I want to make a distinction on this point. It’s true that devoting ourselves to a rule of prayer will almost certainly change us. Even the act of making space in our lives for such a rule of necessity alters the rhythm of our days. On the other hand, I’m not willing to say that’s the purpose of Christian prayer rather than simply one of its effects.
Why am I making that distinction? I think, at least in part, it’s because I’ve followed many sorts of spiritual practices over the years, from Hindu meditation to tarot to transcendental meditation to various forms of power visualization. When you adopt any sort of spiritual practice, it of necessity shapes and changes you.
In some ways, it’s like adopting a physical regimen of exercise or practice. If you swim every day, you will generally become a better swimmer. If you lift weights, you will tend to become stronger. If you run, you will eventually become a runner. If you practice the regimen of P90X (first or second version) as my younger son has done for years, that regimen will shape your body.

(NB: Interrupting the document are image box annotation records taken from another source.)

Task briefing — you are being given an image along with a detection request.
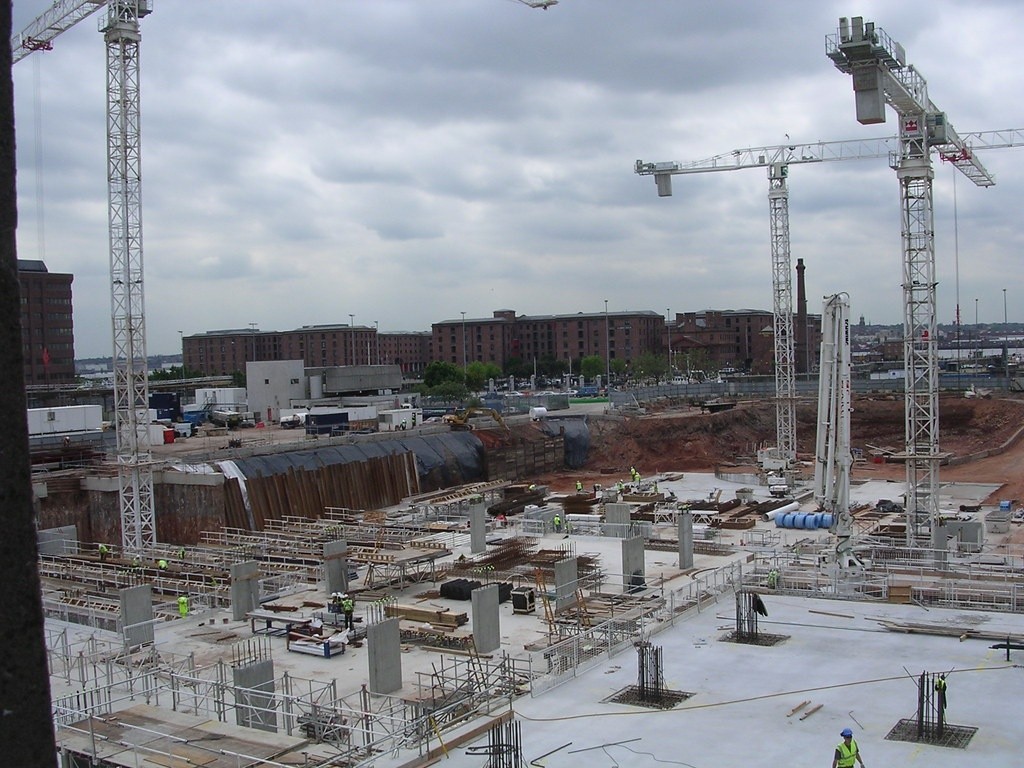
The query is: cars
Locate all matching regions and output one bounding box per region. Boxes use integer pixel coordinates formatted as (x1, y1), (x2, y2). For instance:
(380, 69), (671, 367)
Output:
(561, 390), (577, 397)
(506, 391), (526, 399)
(534, 391), (554, 396)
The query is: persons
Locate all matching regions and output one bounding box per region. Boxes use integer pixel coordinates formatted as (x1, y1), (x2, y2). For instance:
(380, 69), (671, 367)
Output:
(635, 472), (641, 481)
(630, 466), (636, 482)
(618, 479), (625, 495)
(593, 483), (602, 493)
(831, 729), (866, 768)
(528, 483), (537, 491)
(341, 596), (355, 630)
(178, 594), (188, 618)
(99, 544), (108, 560)
(177, 546), (185, 560)
(766, 567), (780, 589)
(576, 480), (583, 492)
(554, 514), (562, 533)
(156, 559), (169, 571)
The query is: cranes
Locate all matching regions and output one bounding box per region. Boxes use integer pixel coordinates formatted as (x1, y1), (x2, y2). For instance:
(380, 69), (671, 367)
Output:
(11, 0), (158, 556)
(631, 128), (1023, 475)
(825, 14), (997, 548)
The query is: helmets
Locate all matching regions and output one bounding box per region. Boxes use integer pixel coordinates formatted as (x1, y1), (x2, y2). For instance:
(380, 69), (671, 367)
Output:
(772, 572), (776, 575)
(620, 479), (624, 483)
(331, 591), (349, 601)
(840, 728), (854, 736)
(555, 514), (560, 516)
(636, 472), (639, 475)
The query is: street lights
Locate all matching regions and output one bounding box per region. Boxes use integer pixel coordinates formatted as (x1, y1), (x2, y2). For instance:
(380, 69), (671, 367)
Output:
(1003, 289), (1010, 380)
(348, 313), (356, 365)
(666, 308), (671, 374)
(604, 299), (611, 395)
(975, 298), (978, 382)
(374, 321), (383, 364)
(461, 310), (467, 383)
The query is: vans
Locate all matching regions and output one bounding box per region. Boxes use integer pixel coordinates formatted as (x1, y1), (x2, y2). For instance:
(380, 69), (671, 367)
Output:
(576, 387), (599, 399)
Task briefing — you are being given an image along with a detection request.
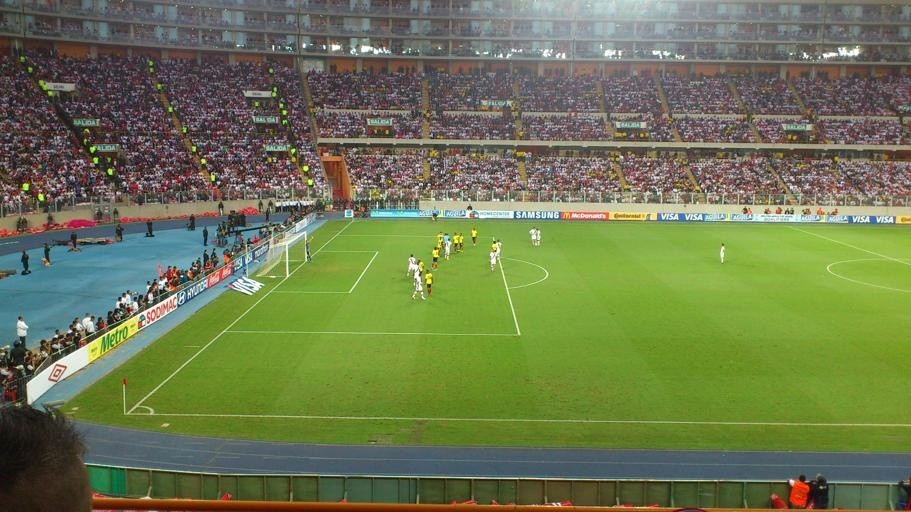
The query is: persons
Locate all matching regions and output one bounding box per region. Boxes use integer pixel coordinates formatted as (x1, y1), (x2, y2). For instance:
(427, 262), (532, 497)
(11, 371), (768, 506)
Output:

There are Christian disciplines specifically designed to change us. Fasting, for instance, helps break the grip of the physical passions while almsgiving helps break the grip of the more pervasive and destructive passions like greed and envy.
But I don’t think that’s the central purpose of prayer, otherwise some form of Christian meditation would suffice. No, I believe prayer has a deeper purpose, one I’ll pursue in subsequent posts.